Tous les six ans les communes sont réexpertisées. Il est très difficile de récupérer un label perdu « Aucun des 18 villages épinglés à ce jour n’ayant jusque-là retrouvé leur statut » (2).
Lors de la prochaine inspection, à part l’éclairage du château installé par son propriétaire, Beynac n’aura à présenter qu’un trafic croissant de poids lourds et un affreux mur de béton ocre qui longe la traversée du village. Classe !
Dès la première année, un nouveau village labellisé voit sa fréquentation croître de 30% ; le chiffre d’affaires des commerces augmentant dans les mêmes proportions.
La perte du label signifierait donc une baisse prévisible de la fréquentation des visiteurs, une chute de son attractivité.
Beynac peut-il ou veut-il prendre ce risque ?

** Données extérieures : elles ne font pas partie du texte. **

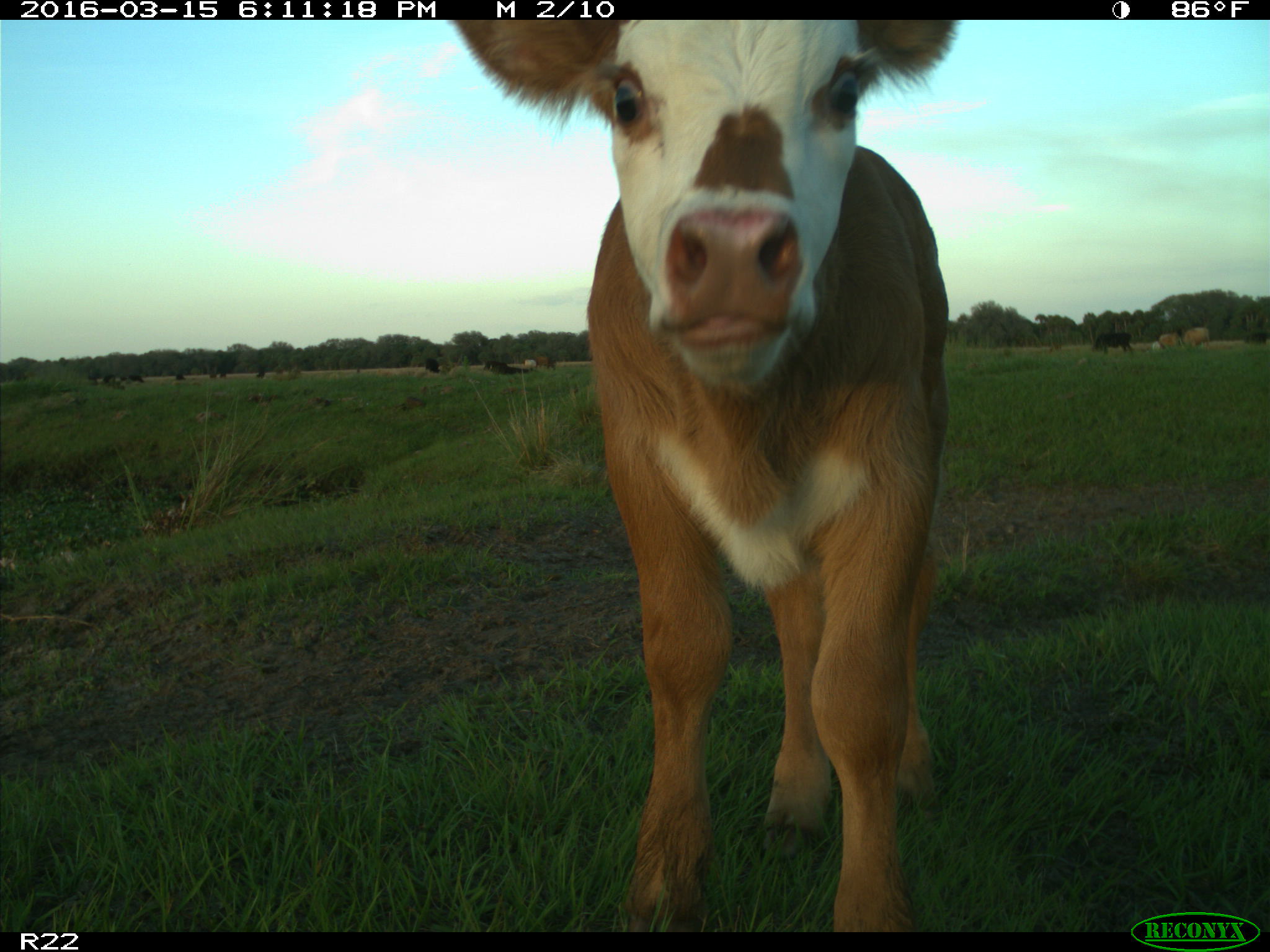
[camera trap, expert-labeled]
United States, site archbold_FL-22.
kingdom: Animalia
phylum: Chordata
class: Mammalia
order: Artiodactyla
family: Bovidae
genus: Bos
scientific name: Bos taurus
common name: domestic cow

(1) (2) Journal La Montagne du 22/01/2016
La création de la ZAD à la Treille et l’arrivée d’éléments extrémistes amènent notre association, J’aime Beynac et sa vallée, à dénoncer cette situation et souligne que les éventuels débordements violents seront à mettre au compte de ceux qui ont appelé à cette contestation.
La poursuite de la contestation est d’autant plus incompréhensible que tous les recours administratifs et judiciaires ont été purgés, que l’ensemble du projet de contournement a fait l’objet d’études approfondies et de consultations en tout genre des différentes parties depuis plusieurs années et que la déclaration d’utilité publique a été rendue .

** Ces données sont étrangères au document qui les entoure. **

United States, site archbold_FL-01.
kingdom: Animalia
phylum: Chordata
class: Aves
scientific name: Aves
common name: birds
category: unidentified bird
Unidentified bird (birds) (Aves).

Notre association souligne également l’agressivité verbale et physique des représentants des Zadistes. Il est incroyable que « la mise à mort » de Gépétassou n’ait soulevé aucune indignation. Tout le monde dans la vallée, sait qui visaient les opposants (Ge comme Germinal).
Ce sont les mêmes qui, à longueur de discours, se plaignent et se plaindront du manque de démocratie, d’une concertation troquée, d’absence de dialogue, etc, … alors qu’ils ont boycotté le premier comité de dialogue et de suivi du chantier organisé par le Conseil Départemental, tout comme le Maire de Beynac, alors que sa commune est directement concernée par le projet.

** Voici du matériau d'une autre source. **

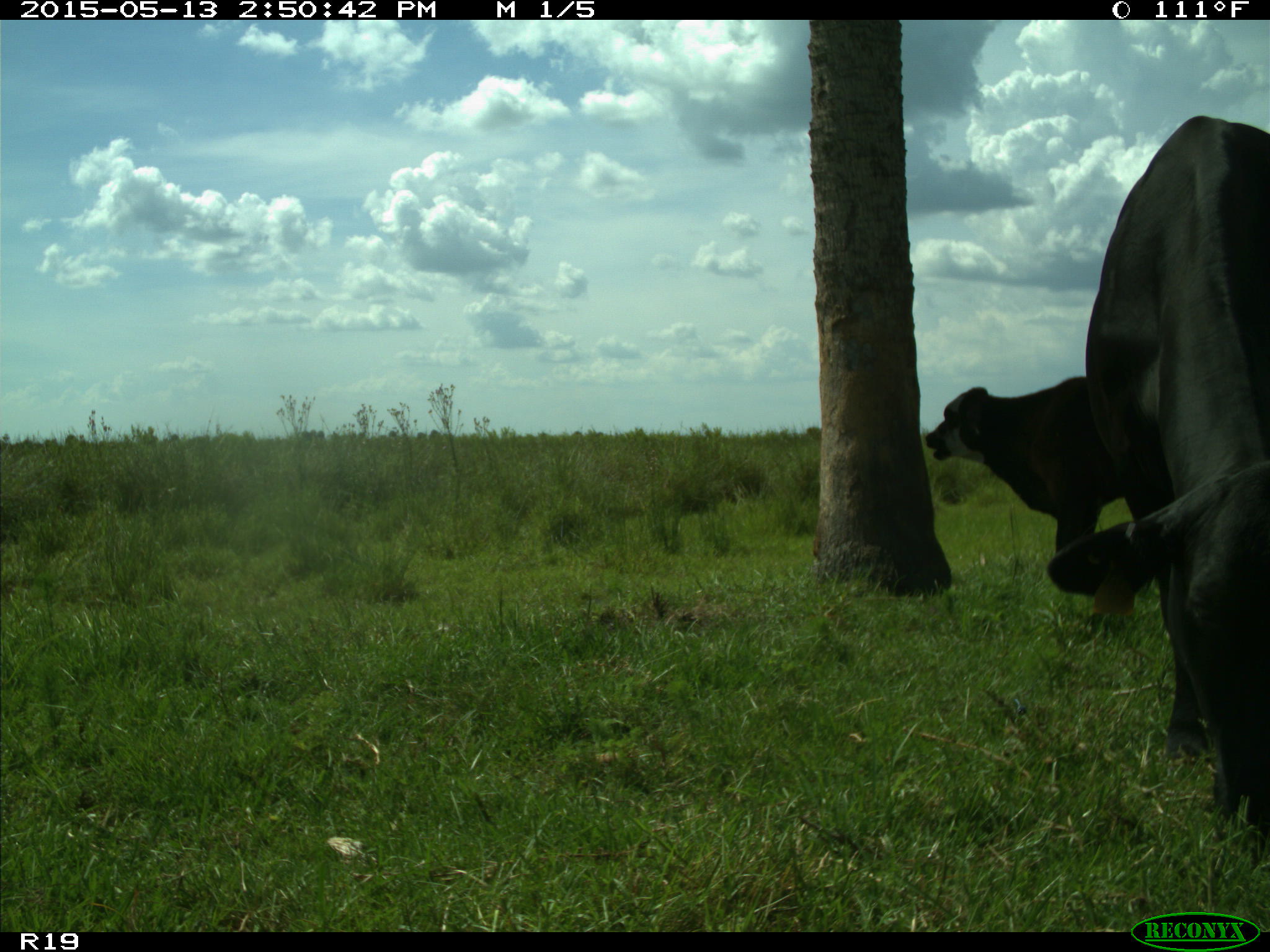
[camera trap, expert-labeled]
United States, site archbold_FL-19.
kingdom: Animalia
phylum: Chordata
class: Mammalia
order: Artiodactyla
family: Bovidae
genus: Bos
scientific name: Bos taurus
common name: domestic cow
Bos taurus (domestic cow).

En outre, notre association attire l’attention de la presse locale, qui, de par les écrits de certains , semble avoir choisi son camp en mettant en avant systématiquement le point de vue des opposants et en minimisant les éléments positifs du contournement. Sur Sud Ouest par exemple, sur plus de 59 articles publiés sur la période des 12 derniers mois, 42 parlent des opposants, des Zadistes ou attisent les braises à travers leur titre, soit 70% des articles. Où sont l’équilibre et la neutralité ?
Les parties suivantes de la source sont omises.